Minneapolis, Minnesota (September 12, 2013) –Twin Cities home buyers were unflustered by slightly higher interest rates in August as pending sales were up 10.9 percent to 5,244. Along with rising prices, increased sales activity is fueling housing demand, while buyers continue to watch inventory levels for more options. New listings rose 16.5 percent to 6,951, marking the fifth consecutive year-over-year increase in seller activity. Buyers have 15,773 properties from which to choose – 9.9 percent fewer than August 2012 but 21.2 percent more than in January 2013.
The overall median sales price was $208,000, up 16.9 percent compared to August 2012. A shift in sales type is driving this price growth. At this time last year, foreclosures and short sales together comprised 35.8 percent of all sales activity. In August 2013, these two distressed segments made up just 20.7 percent of all sales. On the seller side, the percentage of all new listings that were distressed in August fell to 17.8 percent, down from 32.7 percent in 2012.
"Foreclosure activity and home prices are inversely related," said Andy Fazendin, President of the Minneapolis Area Association of REALTORS® (MAAR). "As distressed activity has subsided, prices have rallied. Sparse inventory has exacerbated this dynamic."
While closed sales were up 8.9 percent overall, traditional buyer activity was up 34.7 percent. Foreclosure sales and short sales were down 34.5 and 43.5 percent, respectively. Similarly, new listings were up 16.5 percent overall, but traditional seller activity rocketed 42.1 percent higher. Foreclosure new listings fell 31.4 percent and short sale new listings fell 46.0 percent. With 18 straight months of year-over-year median price gains, multiple-offer situations still common and 3.6 months' supply of inventory, few thought that the pendulum would swing this far this fast. Homes are selling in an average of 70 days – the quickest pace in six and a half years. Sellers are receiving an average of 97.0 percent of their original list price – the highest ratio in approximately seven years.

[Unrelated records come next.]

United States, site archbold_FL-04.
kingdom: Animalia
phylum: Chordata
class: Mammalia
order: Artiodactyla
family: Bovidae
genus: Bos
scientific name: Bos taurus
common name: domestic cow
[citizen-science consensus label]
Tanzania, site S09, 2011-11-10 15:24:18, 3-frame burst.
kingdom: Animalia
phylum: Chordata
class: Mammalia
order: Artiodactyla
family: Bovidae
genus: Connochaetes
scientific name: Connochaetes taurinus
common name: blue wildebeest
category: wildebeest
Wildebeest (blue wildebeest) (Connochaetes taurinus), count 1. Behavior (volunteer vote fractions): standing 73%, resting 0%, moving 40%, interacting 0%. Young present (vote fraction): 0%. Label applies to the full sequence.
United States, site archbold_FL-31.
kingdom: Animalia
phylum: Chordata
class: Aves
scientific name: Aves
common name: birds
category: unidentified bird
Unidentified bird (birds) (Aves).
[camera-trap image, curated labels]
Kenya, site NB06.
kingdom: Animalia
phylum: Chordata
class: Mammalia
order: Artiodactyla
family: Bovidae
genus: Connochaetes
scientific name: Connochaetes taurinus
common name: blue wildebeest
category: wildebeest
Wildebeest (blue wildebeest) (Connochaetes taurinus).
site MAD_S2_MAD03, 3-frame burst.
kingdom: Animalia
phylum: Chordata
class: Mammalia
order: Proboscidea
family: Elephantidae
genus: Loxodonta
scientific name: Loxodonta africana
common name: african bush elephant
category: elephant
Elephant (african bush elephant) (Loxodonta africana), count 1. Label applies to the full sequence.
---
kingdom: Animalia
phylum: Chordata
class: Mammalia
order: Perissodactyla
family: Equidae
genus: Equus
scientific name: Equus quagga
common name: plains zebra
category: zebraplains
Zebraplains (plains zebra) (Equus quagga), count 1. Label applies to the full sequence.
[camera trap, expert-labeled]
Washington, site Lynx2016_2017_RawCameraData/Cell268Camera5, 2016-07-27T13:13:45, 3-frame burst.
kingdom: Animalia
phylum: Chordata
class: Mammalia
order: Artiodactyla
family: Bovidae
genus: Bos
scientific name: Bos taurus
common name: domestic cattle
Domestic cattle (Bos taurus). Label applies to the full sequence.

The traditional median sales price rose 3.7 percent to $228,000; the foreclosure median sales price was up 14.1 percent to $140,400; the short sale median sales price increased 13.4 percent to $142,608. On average, traditional homes sold in 62 days for 97.2 percent of original list price, foreclosures sold in 79 days for 97.1 percent of original list price and short sales lagged at 163 days and 94.2 percent of original list price.
"August was another good month on the road to recovery," said Emily Green, MAAR President-Elect. "We're anticipating stronger-than-average sales activity this fall."
All information is according to the Minneapolis Area Association of REALTORS® (MAAR) based on data from NorthstarMLS. MAAR is the leading regional advocate and provider of information services and research on the real estate industry for brokers, real estate professionals and the public. MAAR serves the Twin Cities 13-county metro area and western Wisconsin. 10K Research and Marketing, LLC is a wholly owned subsidiary of MAAR.